● STUDY TEXT
In season 6, Provenza is reunited with Detective Camila "Cami" Paige, a young woman whose parents were killed in a hit-and-run years before. Provenza had been the one to bring the killer to justice and remained close with the family afterwards. Camila subsequently transferred to Major Crimes.

After Sharon falls ill with cardiomyopathy in season 6 and collapses as a result during "Sanctuary City, Part 3," Provenza experiences an uncharacteristic loss of temper with two FBI agents, going so far as to throw something across the room. Throughout the season following Sharon's diagnosis, Provenza is one of the most careful with her health and gets visibly emotional in "Conspiracy Theory, Part 3" after learning just how serious it is. Due to her worsening condition, Sharon chooses to take a leave of absence in "Conspiracy Theory, Part 4" and to leave Provenza in charge of Major Crimes while she's gone. She subsequently dies, leaving Provenza in charge more permanently.

● THE PROBLEM
In the passage about Provenza, what illness does Sharon fall ill with in season 6?

● RECORD EXCERPTS
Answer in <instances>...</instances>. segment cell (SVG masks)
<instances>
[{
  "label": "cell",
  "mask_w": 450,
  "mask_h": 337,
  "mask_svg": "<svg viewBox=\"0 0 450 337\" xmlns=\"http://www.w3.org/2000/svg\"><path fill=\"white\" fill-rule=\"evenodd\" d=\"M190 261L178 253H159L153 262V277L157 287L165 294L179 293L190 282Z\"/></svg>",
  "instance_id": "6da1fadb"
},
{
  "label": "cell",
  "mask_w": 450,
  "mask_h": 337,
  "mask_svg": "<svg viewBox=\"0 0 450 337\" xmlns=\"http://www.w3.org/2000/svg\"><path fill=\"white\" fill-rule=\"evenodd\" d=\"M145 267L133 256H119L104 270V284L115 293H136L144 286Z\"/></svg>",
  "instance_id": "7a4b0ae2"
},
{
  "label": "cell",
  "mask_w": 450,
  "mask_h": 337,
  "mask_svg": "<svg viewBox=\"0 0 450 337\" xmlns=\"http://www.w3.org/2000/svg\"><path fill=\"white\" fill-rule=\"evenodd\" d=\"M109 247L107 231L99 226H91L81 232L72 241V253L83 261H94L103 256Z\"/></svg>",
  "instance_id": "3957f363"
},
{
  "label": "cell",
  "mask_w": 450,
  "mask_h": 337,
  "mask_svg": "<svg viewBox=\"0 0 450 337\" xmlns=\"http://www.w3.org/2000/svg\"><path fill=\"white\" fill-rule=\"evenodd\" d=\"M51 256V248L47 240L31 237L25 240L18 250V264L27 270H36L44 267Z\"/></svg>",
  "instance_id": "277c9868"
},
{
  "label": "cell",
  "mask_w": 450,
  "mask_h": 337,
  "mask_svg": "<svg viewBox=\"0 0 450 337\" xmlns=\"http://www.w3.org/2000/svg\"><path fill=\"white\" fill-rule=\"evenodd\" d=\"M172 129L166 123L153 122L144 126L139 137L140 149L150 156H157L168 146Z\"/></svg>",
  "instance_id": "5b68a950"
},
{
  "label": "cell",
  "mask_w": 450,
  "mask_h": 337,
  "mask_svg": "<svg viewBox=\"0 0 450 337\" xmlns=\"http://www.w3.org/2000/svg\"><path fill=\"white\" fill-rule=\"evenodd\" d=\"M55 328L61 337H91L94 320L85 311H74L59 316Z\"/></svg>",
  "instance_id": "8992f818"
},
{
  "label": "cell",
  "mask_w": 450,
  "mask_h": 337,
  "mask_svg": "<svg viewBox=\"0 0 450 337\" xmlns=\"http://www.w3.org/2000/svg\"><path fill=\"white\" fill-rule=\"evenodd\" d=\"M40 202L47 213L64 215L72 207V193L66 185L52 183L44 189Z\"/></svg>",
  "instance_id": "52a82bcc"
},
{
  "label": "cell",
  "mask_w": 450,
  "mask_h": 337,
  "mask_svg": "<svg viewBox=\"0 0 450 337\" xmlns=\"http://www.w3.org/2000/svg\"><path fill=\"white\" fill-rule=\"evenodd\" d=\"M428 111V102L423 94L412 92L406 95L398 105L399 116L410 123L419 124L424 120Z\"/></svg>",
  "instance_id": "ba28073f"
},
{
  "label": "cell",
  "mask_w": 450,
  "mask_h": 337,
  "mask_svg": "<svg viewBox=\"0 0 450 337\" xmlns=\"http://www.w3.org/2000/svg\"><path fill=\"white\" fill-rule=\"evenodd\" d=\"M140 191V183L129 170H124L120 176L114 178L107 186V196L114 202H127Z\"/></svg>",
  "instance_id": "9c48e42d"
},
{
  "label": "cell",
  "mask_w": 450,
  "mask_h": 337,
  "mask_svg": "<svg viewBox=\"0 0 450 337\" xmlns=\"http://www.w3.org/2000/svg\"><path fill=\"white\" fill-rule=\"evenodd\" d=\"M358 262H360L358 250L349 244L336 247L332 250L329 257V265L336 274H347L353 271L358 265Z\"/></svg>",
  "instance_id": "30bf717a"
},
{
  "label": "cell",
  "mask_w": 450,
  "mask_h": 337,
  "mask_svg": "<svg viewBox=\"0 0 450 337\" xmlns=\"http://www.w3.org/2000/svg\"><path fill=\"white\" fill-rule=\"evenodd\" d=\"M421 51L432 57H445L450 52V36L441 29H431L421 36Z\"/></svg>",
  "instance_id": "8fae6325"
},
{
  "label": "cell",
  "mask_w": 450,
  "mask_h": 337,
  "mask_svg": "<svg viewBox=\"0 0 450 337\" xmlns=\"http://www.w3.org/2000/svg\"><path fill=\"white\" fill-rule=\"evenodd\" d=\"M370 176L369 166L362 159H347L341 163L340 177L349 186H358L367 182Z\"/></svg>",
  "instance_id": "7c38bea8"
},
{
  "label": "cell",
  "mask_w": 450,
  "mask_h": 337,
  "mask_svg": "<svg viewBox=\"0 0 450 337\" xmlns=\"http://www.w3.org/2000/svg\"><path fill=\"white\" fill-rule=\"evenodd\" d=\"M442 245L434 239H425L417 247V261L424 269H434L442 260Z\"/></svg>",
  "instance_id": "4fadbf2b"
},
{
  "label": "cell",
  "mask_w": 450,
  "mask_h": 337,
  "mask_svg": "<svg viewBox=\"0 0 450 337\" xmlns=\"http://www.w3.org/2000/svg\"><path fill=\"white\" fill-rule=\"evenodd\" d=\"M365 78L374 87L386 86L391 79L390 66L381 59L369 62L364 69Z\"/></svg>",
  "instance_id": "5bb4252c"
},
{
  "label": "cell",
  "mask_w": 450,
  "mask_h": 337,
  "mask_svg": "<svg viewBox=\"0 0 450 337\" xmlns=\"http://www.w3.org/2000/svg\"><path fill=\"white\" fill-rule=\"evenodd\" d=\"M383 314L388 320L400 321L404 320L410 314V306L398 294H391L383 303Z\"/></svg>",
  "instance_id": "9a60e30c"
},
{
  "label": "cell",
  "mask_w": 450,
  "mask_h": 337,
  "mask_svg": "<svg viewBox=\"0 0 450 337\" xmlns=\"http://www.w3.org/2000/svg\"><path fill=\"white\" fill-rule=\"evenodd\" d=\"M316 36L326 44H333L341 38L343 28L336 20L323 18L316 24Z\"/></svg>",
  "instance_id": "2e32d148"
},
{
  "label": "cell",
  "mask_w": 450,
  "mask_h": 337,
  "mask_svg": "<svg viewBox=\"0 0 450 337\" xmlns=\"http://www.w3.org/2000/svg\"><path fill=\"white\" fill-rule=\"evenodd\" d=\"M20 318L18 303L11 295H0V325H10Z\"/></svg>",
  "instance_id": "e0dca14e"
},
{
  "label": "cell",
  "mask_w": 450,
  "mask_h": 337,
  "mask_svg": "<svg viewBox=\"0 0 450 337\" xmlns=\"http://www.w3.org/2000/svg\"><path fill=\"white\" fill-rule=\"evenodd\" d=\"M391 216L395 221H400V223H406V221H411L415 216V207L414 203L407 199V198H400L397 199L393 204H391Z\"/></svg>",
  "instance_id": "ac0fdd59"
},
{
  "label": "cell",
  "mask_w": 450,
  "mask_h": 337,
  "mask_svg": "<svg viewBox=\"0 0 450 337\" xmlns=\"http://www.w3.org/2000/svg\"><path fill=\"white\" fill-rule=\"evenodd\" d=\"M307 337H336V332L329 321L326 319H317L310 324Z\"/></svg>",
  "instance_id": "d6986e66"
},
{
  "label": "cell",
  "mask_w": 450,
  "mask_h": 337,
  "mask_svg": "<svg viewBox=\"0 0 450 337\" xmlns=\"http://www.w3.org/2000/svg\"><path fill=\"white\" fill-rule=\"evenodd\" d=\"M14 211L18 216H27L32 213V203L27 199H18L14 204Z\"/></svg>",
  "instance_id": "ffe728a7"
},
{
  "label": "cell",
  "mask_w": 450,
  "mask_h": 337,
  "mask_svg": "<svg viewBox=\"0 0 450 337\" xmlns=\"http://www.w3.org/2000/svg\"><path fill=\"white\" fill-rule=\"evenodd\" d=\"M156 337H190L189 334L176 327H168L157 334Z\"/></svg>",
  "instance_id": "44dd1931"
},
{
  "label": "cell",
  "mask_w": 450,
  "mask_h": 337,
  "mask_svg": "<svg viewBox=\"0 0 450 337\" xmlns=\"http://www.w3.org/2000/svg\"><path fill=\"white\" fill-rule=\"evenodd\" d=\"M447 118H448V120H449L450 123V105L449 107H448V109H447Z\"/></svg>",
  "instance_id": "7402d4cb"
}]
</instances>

● EXPECTED OUTPUT
Cardiomyopathy.